• [DOCUMENT TEXT]
»»

The Court of Appeal reversed and held that Amazon could be strictly liable for the defective laptop battery that the plaintiff had purchased from a third party seller on Amazon. The Court observed that although the nature of the precise transaction at issue in the case was a novel one, strict liability in California had long before been extended by the judiciary not only to retailers but also to those involved in the vertical distribution of consumer goods. (53 Cal.App.5th at pp. 447-448, citing Bay Summit Community Assn. v. Shell Oil Co. (1996) 51 Cal.App.4th 762, 773.) Analogizing the facts of the case before it to two prior decisions, in particular—Canifax v. Hercules Powder Co. (1965) 237 Cal.App.2d 44 and Barth v. B. F. Goodrich Tire Co. (1968) 265 Cal.App.2d 228—the Court concluded that even if Amazon was not a seller as commonly understood, it was certainly an intermediary between the supplier and consumer and a critical link in the chain of distribution. Thus, the relevant precedents supported the application of strict liability to the transaction at issue.

««

• [COMPLETE THE FOLLOWING]
1/ In the passage on Amazon's strict liability, what defective product had the plaintiff bought from a third-party seller?
2/ Write the next part of the passage on Amazon's strict liability, starting after its last sentence.

• [PROVIDED INFORMATION]
»»

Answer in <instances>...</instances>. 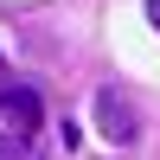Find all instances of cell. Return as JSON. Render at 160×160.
I'll use <instances>...</instances> for the list:
<instances>
[{
    "label": "cell",
    "mask_w": 160,
    "mask_h": 160,
    "mask_svg": "<svg viewBox=\"0 0 160 160\" xmlns=\"http://www.w3.org/2000/svg\"><path fill=\"white\" fill-rule=\"evenodd\" d=\"M96 135L109 141V148H128V141L141 135V122H135V109H128L115 90H96Z\"/></svg>",
    "instance_id": "obj_1"
},
{
    "label": "cell",
    "mask_w": 160,
    "mask_h": 160,
    "mask_svg": "<svg viewBox=\"0 0 160 160\" xmlns=\"http://www.w3.org/2000/svg\"><path fill=\"white\" fill-rule=\"evenodd\" d=\"M0 109L19 122V135H32V128H38V96H32V90H13V96H0Z\"/></svg>",
    "instance_id": "obj_2"
},
{
    "label": "cell",
    "mask_w": 160,
    "mask_h": 160,
    "mask_svg": "<svg viewBox=\"0 0 160 160\" xmlns=\"http://www.w3.org/2000/svg\"><path fill=\"white\" fill-rule=\"evenodd\" d=\"M0 160H26V135H19V128L0 135Z\"/></svg>",
    "instance_id": "obj_3"
},
{
    "label": "cell",
    "mask_w": 160,
    "mask_h": 160,
    "mask_svg": "<svg viewBox=\"0 0 160 160\" xmlns=\"http://www.w3.org/2000/svg\"><path fill=\"white\" fill-rule=\"evenodd\" d=\"M148 19H154V32H160V0H148Z\"/></svg>",
    "instance_id": "obj_4"
},
{
    "label": "cell",
    "mask_w": 160,
    "mask_h": 160,
    "mask_svg": "<svg viewBox=\"0 0 160 160\" xmlns=\"http://www.w3.org/2000/svg\"><path fill=\"white\" fill-rule=\"evenodd\" d=\"M0 71H7V58H0Z\"/></svg>",
    "instance_id": "obj_5"
}]
</instances>
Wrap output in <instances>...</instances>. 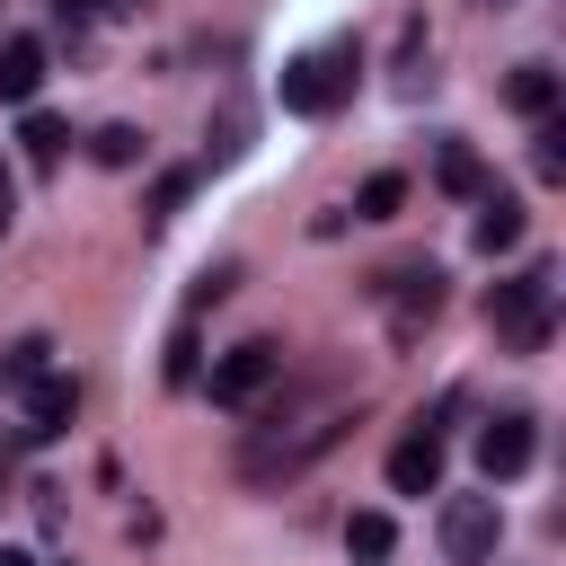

««

• [TASK RESPONSES]
1/ A laptop battery.

2/
The Court went further, concluding that “Amazon played an even more meaningful role in this transaction than the defendant in either of those earlier cases.” (Bolger, supra, at p. 452.) In support of this conclusion, the court observed:
As a factual and legal matter, Amazon placed itself between [the seller] and Bolger in the chain of distribution of the product at issue here. Amazon accepted possession of the product from [the seller], stored it in an Amazon warehouse, attracted Bolger to the Amazon website, provided her with a product listing for [the seller’s] product, received her payment for the product, and shipped the product in Amazon packaging to her. Amazon set the terms of its relationship with [the seller], controlled the conditions of [the seller’s] offer for sale on Amazon, limited [the seller’s] access to Amazon’s customer information, forced [the seller] to communicate with customers through Amazon, and demanded indemnification as well as substantial fees on each purchase.
(Bolger, supra, at p. 438.) The Court therefore concluded that “[w]hatever term [it] use[d] to describe Amazon’s role, be it ‘retailer,’ ‘distributor,’ or merely ‘facilitator,’ it was pivotal in bringing the product here to the consumer.” (Ibid.) The Court therefore held that Amazon was an “integral part of the overall producing and marketing enterprise that should bear the cost of injuries resulting from defective products.” (Id. at p. 453, quoting Vandermark v. Ford Motor Co. (1964) 61 Cal.2d 256, 262 (Vandermark).)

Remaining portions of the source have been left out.